- **Parts of the exercise**:
a - In the piece on A Year of Rain, which platform will the game reach in early access?
b - Please quote the stretch of the piece on A Year of Rain from "At its core, A" through "want to die.".

At its core, A Year of Rain doesn't do anything revolutionary with the genre, though it certainly has some helping hands for those new. Everything is as you'd expect if you've spent time with any popular RTS games. Collect and use resources, of which there are only two, to build different buildings, research tech advancements and build units for your army. Then grab your army then point and click on the things you want to die.

However, some of these things you're going to kill are local monsters and not actually part of the enemy armies. These will be around the land that you are naturally going to want to move into, land that you can build another base on, giving you access to more resources. Why? Because resources in the mines and on the trees are finite. So far, so much the same. One area where the game helps people along is with an in-game tooltip that, should they use it, guiding players by indicating what to build or research to be able to reach their target.

The reservations I had when first hearing about the co-op and MP focus for A Year of Rain weren't completely nullified by playing the game. This is primarily due to the fact that I wasn't able to experience anything related to the campaign, though I have to admit I'm already certain I'll be playing it solo, backed up by an AI-controlled ally. As to what the campaign will be about, time will tell - all I know from the event itself is that there are three factions so far, these being Lord Rupah (Humans), Undead (Undead) and Outcasts (Lizardmen and other unwanted races).

All of this will take place in a world that was once inhabited by a people that have long since died out, as represented by the ruins displayed in artwork for the game and said to be a feature of the maps within the game. At this early stage, all I can say for the aesthetical quality is that it's colourful, clean and easy to look at and manoeuvre through. The UI is still being worked on so it's not worth commenting on that for now.

A Year of Rain will be coming to early access on the PC later this year, with Daedalic promising that the game will be ready for e-Sports even when it releases in early access.

- **Exercise data**:

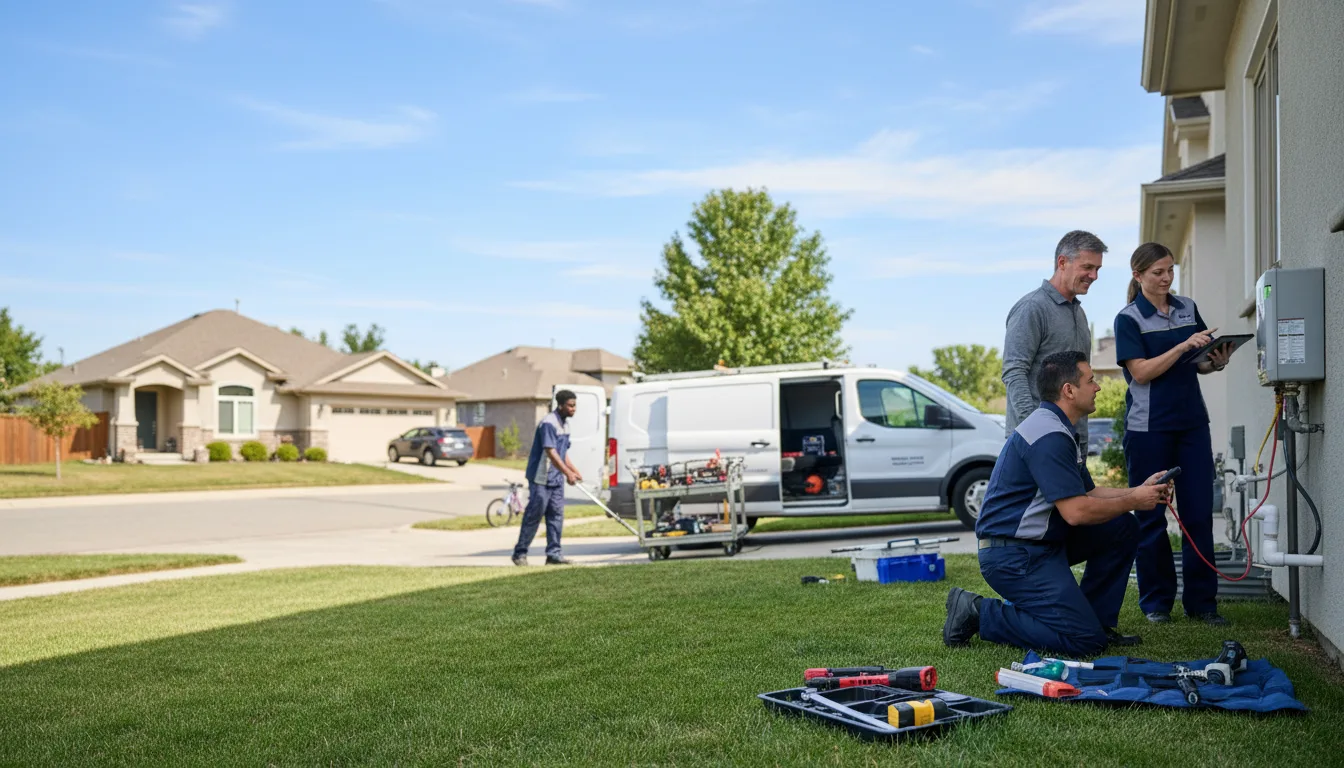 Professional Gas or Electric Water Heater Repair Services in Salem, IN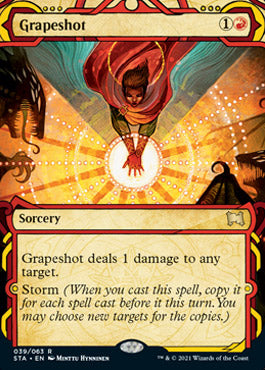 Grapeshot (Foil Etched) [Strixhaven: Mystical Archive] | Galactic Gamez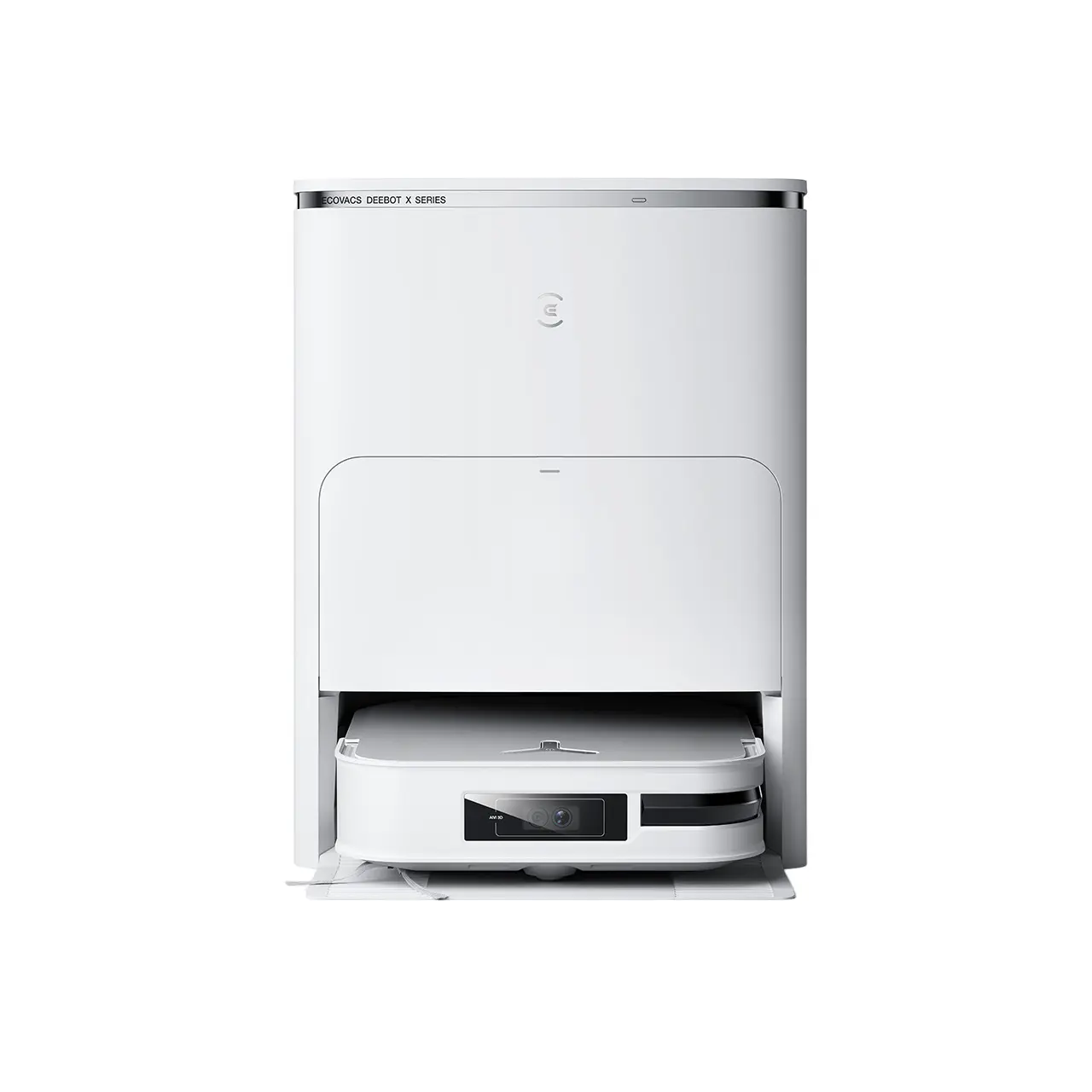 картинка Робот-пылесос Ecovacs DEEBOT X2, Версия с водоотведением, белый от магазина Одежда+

- **Answers for the tasks**:
a - The PC.

b -
At its core, A Year of Rain doesn't do anything revolutionary with the genre, though it certainly has some helping hands for those new. Everything is as you'd expect if you've spent time with any popular RTS games. Collect and use resources, of which there are only two, to build different buildings, research tech advancements and build units for your army. Then grab your army then point and click on the things you want to die.